▷ IoT-Based Shrimp Pool Optimization with LoRa Technology

⭐⭐⭐⭐IoT-Based Shrimp Pool Optimization with LoRa Technology

➡️ #ControlSystem #MonitoringSystem #ShrimpPools #IoT #LoRa #FuzzyLogic #FuzzyLogicControl #Matlab #ESP32 #ESP32lora
➡️ #IJACSA: International Journal of Advanced Computer Science and Applications
✅ Some of the functionalities used in MATLAB and Lora Devices are found in the repository: https://github.com/josep5097/LoRa-Shrimp-Monitoring-Control
⭐ When using this resource, please cite the original publication:

José M. Pereira Pontón, Verónica Ojeda, Víctor Asanza, Leandro L. Lorente-Leyva and Diego H. Peluffo-Ordóñez, “Design and Implementation of an IoT Control and Monitoring System for the Optimization of Shrimp Pools using LoRa Technology” International Journal of Advanced Computer Science and Applications(IJACSA), 14(8), 2023. http://dx.doi.org/10.14569/IJACSA.2023.0140829

✅ Abstract:

The shrimp farming industry in Ecuador, renowned for its shrimp breeding and exportation, faces challenges due to diseases related to variations in abiotic factors during the maturation stage. This is partly attributed to the traditional methods employed in shrimp farms. Consequently, a prototype has been developed for monitoring and controlling abiotic factors using IoT technology. The proposed system consists of three nodes communicating through the LoRa interface.
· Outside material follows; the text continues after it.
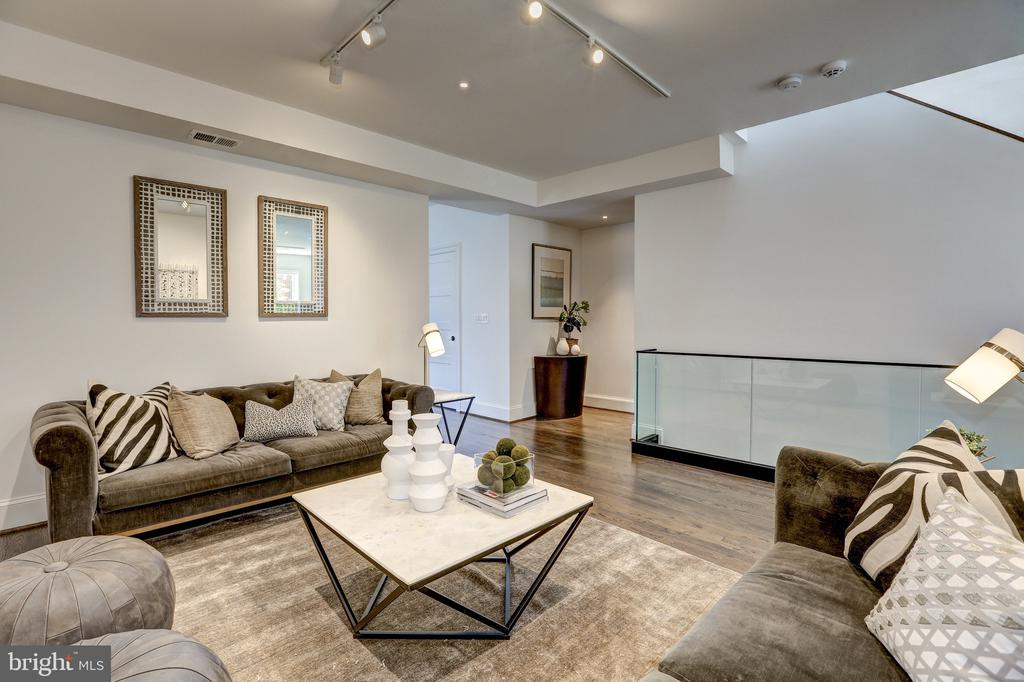 Open and Inviting Living Space - 1013 O ST NW, WASHINGTON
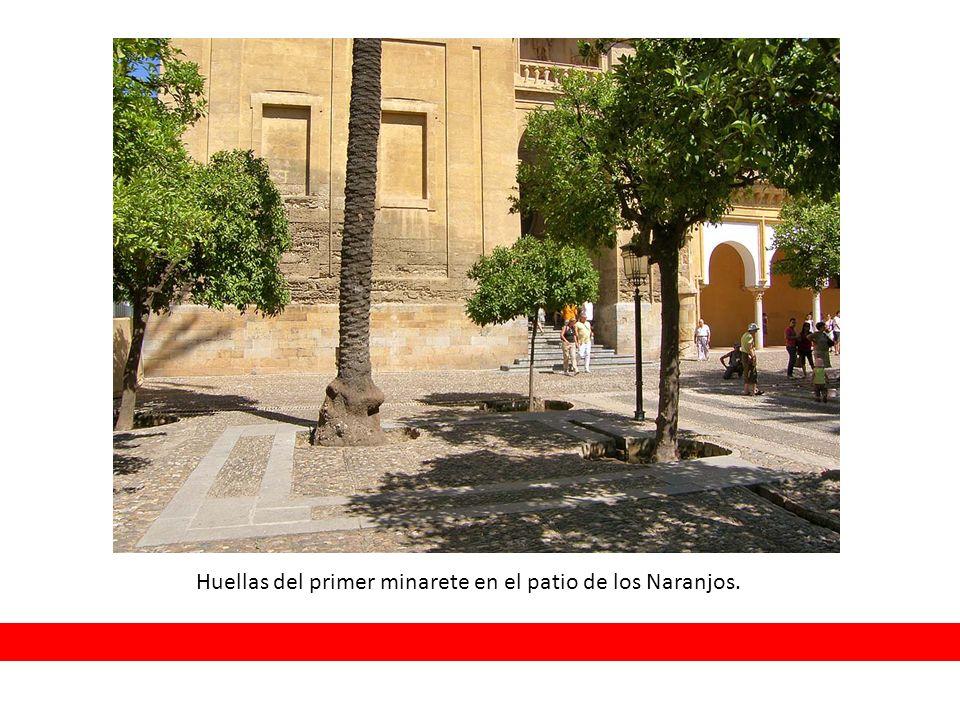 Huellas del primer minarete en el patio de los Naranjos.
For control purposes, a fuzzy logic system has been implemented that evaluates temperature and dissolved oxygen abiotic factors to determine the state of the aerator, updating the information in the ThingSpeak application. A detailed analysis of equipment energy consumption and the maximum communication range for message transmission and reception was conducted. Subsequently, the monitoring and control system underwent comprehensive testing, including communication with the visualization platform. The results demonstrated significant improvements in system performance. By modifying parameters in the microcontroller, a 2.55-fold increase in battery durability was achieved. The implemented fuzzy logic system enabled effective on/off control of the aerators, showing a corrective trend in response to variations in the analyzed abiotic parameters. The robustness of the LoRa communication interface was evident in urban environments, achieving a distance of up to 1 km without line of sight.

✅ Introduction:

Shrimp farming is a crucial industry in Ecuador, contributing significantly to the country's economy. However, it faces challenges related to diseases that can be influenced by variations in abiotic factors during the shrimp maturation stage. To address these challenges, we have developed an innovative IoT-based control and monitoring system using LoRa technology.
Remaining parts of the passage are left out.